*Task requirements*:
Answer these from the press release on the financing:
1. What price was paid for each Unit?
2. How long is the hold period on the Units?
3. What does the company plan to use the net proceeds for?

Press Release

NOT FOR DISTRIBUTION IN THE U.S. OR OVER U.S. NEWSWIRES

Sixth Wave Closes Financing

Halifax, Nova Scotia – (September 21, 2020) – Sixth Wave Innovations Inc. (CSE:SIXW) (OTCQB:ATURF) (FSE:AHUH) (“Sixth Wave” or the “Company”) is pleased to announce that it has closed a second tranche of its previously announced non-brokered private placement (the “Financing”) of equity units (“Units”) in the aggregate amount of $1,150,100.

Pursuant to the closing of the Financing, the Company issued 3,833,667 Units at a price of $0.30 per Unit.  Each Unit consists of one common share (a “Common Share”) and one Common Share purchase warrant (a “Warrant”), with each Warrant giving the holder the right to purchase one additional Common Share at an exercise price of $0.50 for a period of 24 months.  The Company paid finders fees in the amount of $44,037.00 and issued a total of 146,790 finder’s warrants in connection with the closing of the Financing. The finder’s warrants give the holder the right to purchase one Common Share at an exercise price of $0.30 per share for a period of 24 months after closing.  

The issuance of the Units was completed on a private placement and prospectus exempt basis, as applicable, such that the issuances are exempt from any applicable prospectus and securities registration requirements.

Pursuant to National Instrument 45-102 – Resale of Securities, all of the Units (and the underlying Common Shares to be issued upon exercise of the Warrants) issued pursuant to the Financing are subject to a four-month hold period. Additional hold periods and/or trading or resale restrictions may also apply in the United States.

The Company intends to use the net proceeds of the Financing for the deployment of its Affinity™ cannabis purification units, as well as research into its AMIPs virus detection technology.

The closing of the Financing, as well as the issuance of the Units pursuant thereto, are subject to the final acceptance of the CSE. At its discretion, the Company may complete additional tranches of the Financing in the near future. The Company will make further announcements on the closing of any such additional tranches, if applicable.

*Provided material*:
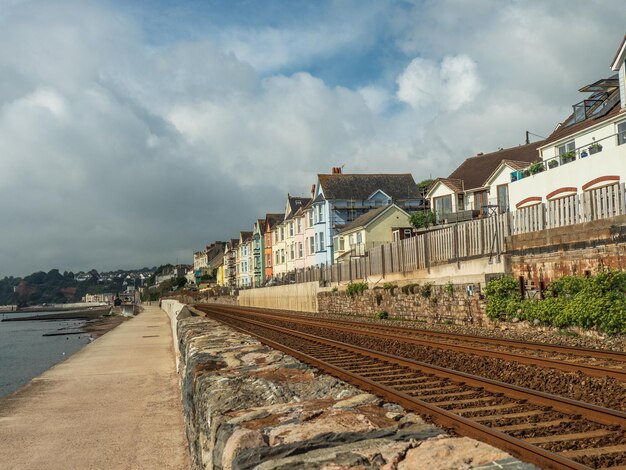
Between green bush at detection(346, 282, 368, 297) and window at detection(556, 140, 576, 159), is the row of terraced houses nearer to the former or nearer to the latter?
window at detection(556, 140, 576, 159)

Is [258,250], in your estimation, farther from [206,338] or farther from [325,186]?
[206,338]

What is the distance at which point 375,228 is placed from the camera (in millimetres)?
53531

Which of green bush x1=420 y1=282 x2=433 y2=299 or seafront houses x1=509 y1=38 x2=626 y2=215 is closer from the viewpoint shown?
green bush x1=420 y1=282 x2=433 y2=299

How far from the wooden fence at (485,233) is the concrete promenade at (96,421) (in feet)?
40.2

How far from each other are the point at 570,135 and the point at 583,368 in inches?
1074

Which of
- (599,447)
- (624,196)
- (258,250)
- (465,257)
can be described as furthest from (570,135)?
(258,250)

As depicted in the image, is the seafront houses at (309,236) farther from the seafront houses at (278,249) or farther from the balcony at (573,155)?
the balcony at (573,155)

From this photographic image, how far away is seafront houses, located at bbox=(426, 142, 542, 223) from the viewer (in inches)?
1638

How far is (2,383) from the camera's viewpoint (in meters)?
28.2

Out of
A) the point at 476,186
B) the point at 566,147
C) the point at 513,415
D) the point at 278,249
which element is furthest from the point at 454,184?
the point at 513,415

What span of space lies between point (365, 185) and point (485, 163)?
18.1 metres

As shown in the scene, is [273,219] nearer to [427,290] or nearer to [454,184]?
[454,184]

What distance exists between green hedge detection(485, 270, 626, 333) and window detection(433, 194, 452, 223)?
2802 centimetres

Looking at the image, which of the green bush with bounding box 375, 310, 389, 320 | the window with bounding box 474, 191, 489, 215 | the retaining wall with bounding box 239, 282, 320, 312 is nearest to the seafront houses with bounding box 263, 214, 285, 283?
the retaining wall with bounding box 239, 282, 320, 312
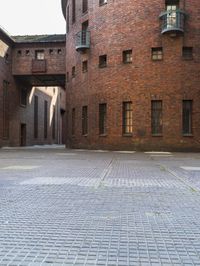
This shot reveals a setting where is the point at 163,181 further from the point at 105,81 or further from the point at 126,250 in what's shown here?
the point at 105,81

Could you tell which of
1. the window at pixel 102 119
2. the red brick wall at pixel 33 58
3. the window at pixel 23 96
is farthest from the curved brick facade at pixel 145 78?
the window at pixel 23 96

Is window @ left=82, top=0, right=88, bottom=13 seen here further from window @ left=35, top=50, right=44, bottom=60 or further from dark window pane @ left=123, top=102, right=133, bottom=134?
dark window pane @ left=123, top=102, right=133, bottom=134

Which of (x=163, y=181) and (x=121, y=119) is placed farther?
(x=121, y=119)

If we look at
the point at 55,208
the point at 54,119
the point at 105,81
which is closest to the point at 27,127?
the point at 54,119

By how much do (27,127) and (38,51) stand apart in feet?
30.4

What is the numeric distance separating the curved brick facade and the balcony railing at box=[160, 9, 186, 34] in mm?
403

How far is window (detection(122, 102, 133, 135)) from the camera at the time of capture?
26.9 meters

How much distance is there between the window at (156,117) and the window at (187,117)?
4.84ft

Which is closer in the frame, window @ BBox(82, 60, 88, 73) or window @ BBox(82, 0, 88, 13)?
window @ BBox(82, 60, 88, 73)

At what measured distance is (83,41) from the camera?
96.8 ft

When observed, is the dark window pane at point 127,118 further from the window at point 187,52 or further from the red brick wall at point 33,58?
the red brick wall at point 33,58

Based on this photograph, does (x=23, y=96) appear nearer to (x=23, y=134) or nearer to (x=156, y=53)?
(x=23, y=134)

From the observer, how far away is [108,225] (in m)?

*Solution to the exercise*:
1. $0.30 per Unit.
2. Four months.
3. Deploying its Affinity™ cannabis purification units and researching its AMIPs virus detection technology.